Kubernetes Network Policy and External Load Balancer

1/24/2020

Let's suppose I have a deployment in my cluster which is exposed to the outside world via a load-balancer service (has static IP with some external firewall rules) on top of this now I want to apply internal firewall rules for the same deployment, I want to limit it to connect only with a few other pods in case if it is compromised. So can I simultaneously apply load-balancer and egress network policy for deployment in Kubernetes without messing the things up? Is there a distinct separation between load-balancers and network policies (one is for external traffic the other for internal) or it is not like that.

Thanks in advance!

For the sake of argument let's assume this is the network policy I want to apply:

kind: NetworkPolicy
metadata:
  name: bridge-ergress-access
  namespace: default
spec:
  podSelector:
    matchLabels:
      name: mqtt-lb-service
  policyTypes:
    - Egress
  egress:
    - to:
      - podSelector:
          matchLabels:
            - app: kafka1
      - podSelector:
          matchLabels:
            - app: kafka2
      - podSelector:
          matchLabels:
            - app: kafka3
      - podSelector:
          matchLabels:
            - app: redis
-- Vasil Yordanov
google-kubernetes-engine
kubernetes

1 Answer

1/24/2020

Kubernetes network policy is used to enforce layer-3 segmentation for applications that are deployed on the platform.

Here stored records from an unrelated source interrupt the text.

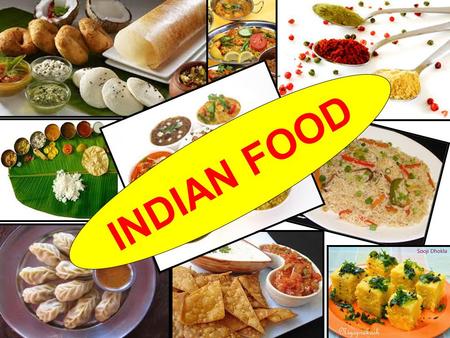 INDIAN FOOD. ABOUT OUR SCHOOL Rukmini Devi Public School is a premier league institution having a strength of around 2000 students and 200 teachers, situated.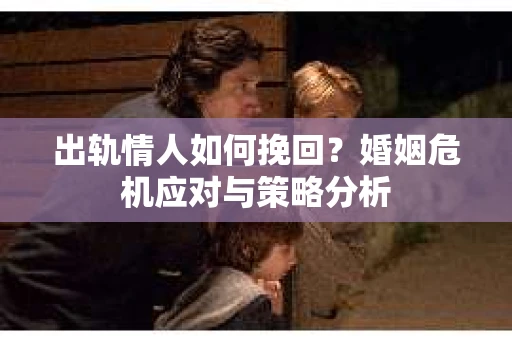 出轨情人如何挽回？婚姻危机应对与策略分析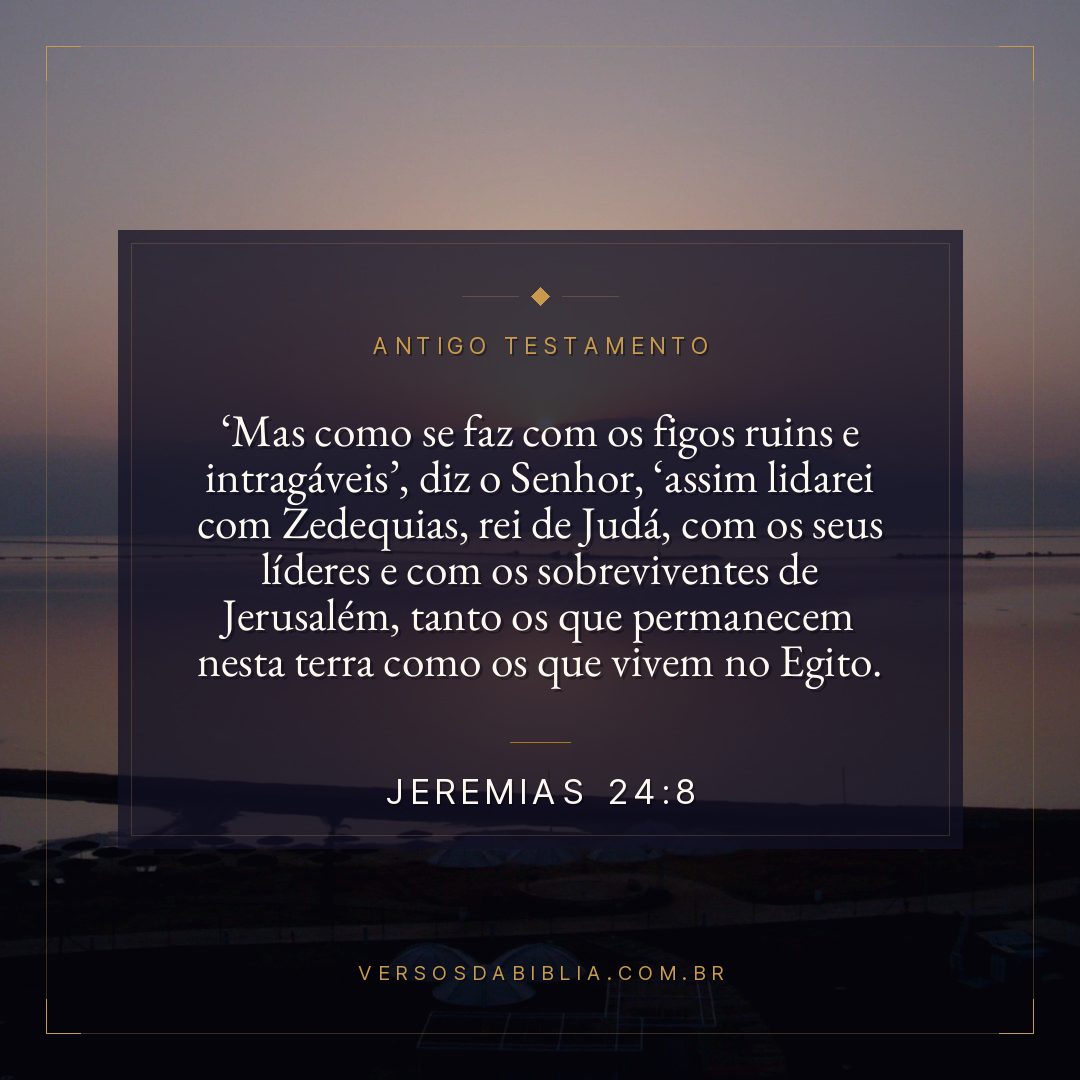 Jeremias - 24 - 8 - " Mas como se faz com os figos ruins e intragáveis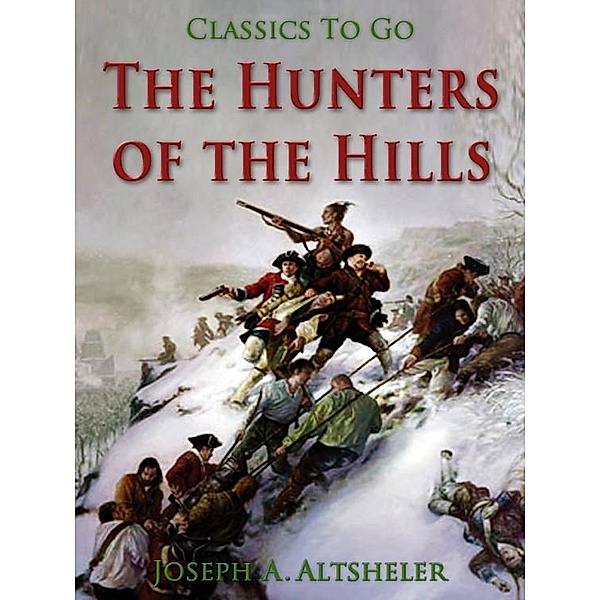 The Hunters of the Hills, Joseph A. Altsheler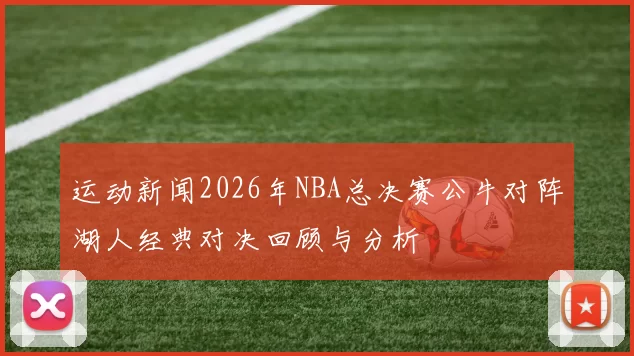 运动新闻2026年NBA总决赛公牛对阵湖人经典对决回顾与分析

Network policies lack the advanced features of modern firewalls like layer-7 control and threat detection, but they do provide a basic level of network security which is a good starting point.Kubernetes network policies specify the access permissions for groups of pods, much like security groups in the cloud are used to control access to VM instances.

You can use kubernetes network policy to control traffic within your pod network with external firewall rules which control traffic within VM/host network.